I. LES PAYS DU SUD ONT UN ACCÈS DIFFICILE AUX MARCHÉS DU NORD EN DÉPIT DE DROITS DE DOUANE FAIBLES OU NULS

Les conclusions relatives à l'accès au marché soulignent systématiquement l'accès préférentiel accordé aux pays en développement. Pour autant ces pays, pour une grande partie d'entre eux, peinent à développer leurs exportations vers les pays riches. Ceci peut provenir d'obstacles non tarifaires aux échanges, comme les formalités administratives, la difficulté à s'insérer dans les réseaux de commercialisation, etc.

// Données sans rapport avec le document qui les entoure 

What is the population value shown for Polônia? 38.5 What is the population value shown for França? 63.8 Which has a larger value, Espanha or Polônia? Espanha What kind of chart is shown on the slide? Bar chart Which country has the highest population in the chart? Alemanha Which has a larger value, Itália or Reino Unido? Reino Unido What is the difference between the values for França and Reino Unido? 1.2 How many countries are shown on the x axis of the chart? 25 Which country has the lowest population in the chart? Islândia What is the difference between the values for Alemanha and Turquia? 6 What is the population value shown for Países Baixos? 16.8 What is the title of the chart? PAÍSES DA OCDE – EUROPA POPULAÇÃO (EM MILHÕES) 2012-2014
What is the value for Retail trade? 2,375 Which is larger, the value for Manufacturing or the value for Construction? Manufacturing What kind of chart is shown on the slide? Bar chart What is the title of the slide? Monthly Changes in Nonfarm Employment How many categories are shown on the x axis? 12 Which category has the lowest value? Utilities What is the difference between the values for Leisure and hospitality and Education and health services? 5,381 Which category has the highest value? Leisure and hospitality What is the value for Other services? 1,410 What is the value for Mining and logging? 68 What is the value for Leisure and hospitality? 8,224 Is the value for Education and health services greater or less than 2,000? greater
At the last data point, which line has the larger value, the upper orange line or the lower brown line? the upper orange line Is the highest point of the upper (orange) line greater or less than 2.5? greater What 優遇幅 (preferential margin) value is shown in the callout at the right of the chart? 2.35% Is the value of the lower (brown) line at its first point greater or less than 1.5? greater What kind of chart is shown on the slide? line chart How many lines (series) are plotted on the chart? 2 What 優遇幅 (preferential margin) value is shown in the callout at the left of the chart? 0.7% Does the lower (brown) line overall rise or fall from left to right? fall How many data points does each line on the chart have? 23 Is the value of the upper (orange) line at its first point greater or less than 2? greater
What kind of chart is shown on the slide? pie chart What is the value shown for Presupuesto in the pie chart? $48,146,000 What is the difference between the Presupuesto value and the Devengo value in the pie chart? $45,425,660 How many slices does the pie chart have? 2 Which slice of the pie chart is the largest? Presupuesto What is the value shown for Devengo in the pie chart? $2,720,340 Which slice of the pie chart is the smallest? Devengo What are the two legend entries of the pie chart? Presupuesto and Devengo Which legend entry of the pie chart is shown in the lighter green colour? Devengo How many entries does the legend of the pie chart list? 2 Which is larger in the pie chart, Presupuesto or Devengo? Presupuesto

Afin de mesurer les difficultés d'accès aux marchés des pays développés rencontrées par les exportateurs de produits manufacturés des pays en développement, le CEPII a utilisé une méthode d'évaluation s'appuyant sur les développements récents de la littérature sur les modèles de commerce gravitaires. Un modèle doté de fondements microéconomiques sert à estimer l'impact des frontières nationales sur l'accès aux marchés du Nord par les producteurs du Sud. Les barrières aux échanges sont révélées par les distorsions observées dans les flux commerciaux, par rapport à une situation de référence. Ce calcul est fait en tenant compte des déterminants traditionnels des échanges comme les coûts de transport, la demande, la capacité d'offre et les prix. Il s'agit donc d'un accès révélé au marché : cette méthodologie correspond à une mesure indirecte des obstacles aux échanges, et non à une mesure directe comme dans le cas des droits de douane. Ceci est rendu possible par l'utilisation de la base de données de commerce et de production TradeProd évoquée précédemment.

Le résultat central est que toute choses égales par ailleurs, dans les années quatre-vingt dix, un pays riche consomme en moyenne 281 fois plus de biens manufacturés nationaux que de biens produits dans un pays en développement, et seulement 61 fois plus lorsque les importations proviennent d'un pays développé. Le droit de douane équivalent à l'ensemble des obstacles non tarifaires est moitié plus élevé dans le cas d'échanges Sud-Nord que dans le cas d'échanges Nord-Nord.

Les droits de douane ont en général une influence dans la détermination des échanges mais ne constituent pas une composante essentielle dans l'explication des problèmes rencontrés par le Sud dans l'accès des marchés du Nord dans le secteur manufacturé.

La méthode utilisée permet de mesurer ces barrières révélées au niveau sectoriel, et d'observer leur évolution dans le temps à ce niveau. Les marchés du Nord les plus difficiles d'accès pour les pays en développement sont le tabac, l'édition, les boissons, et les produits pétroliers raffinés. A l'opposé, la mécanique, l'habillement, les textiles, les produits chimiques sont des secteurs dans lesquels les barrières non-tarifaires aux échanges sont les moins élevées (une fois contrôlé les droits de douane, donc). Ces difficultés rencontrées par les pays en développement décroissent tout de même avec le temps. Le matériel de transport et le matériel électrique comptent parmi les libéralisations révélées les plus fortes sur les deux dernières décennies. Le cas du Japon est enfin intéressant : ce pays présente une forte préférence (une protection non tarifaire négative, c'est à dire l'équivalent d'une subvention à l'importation) pour de nombreux produits en provenance des pays en développement, probablement en raison de la division régionale du travail organisée par les firmes japonaises.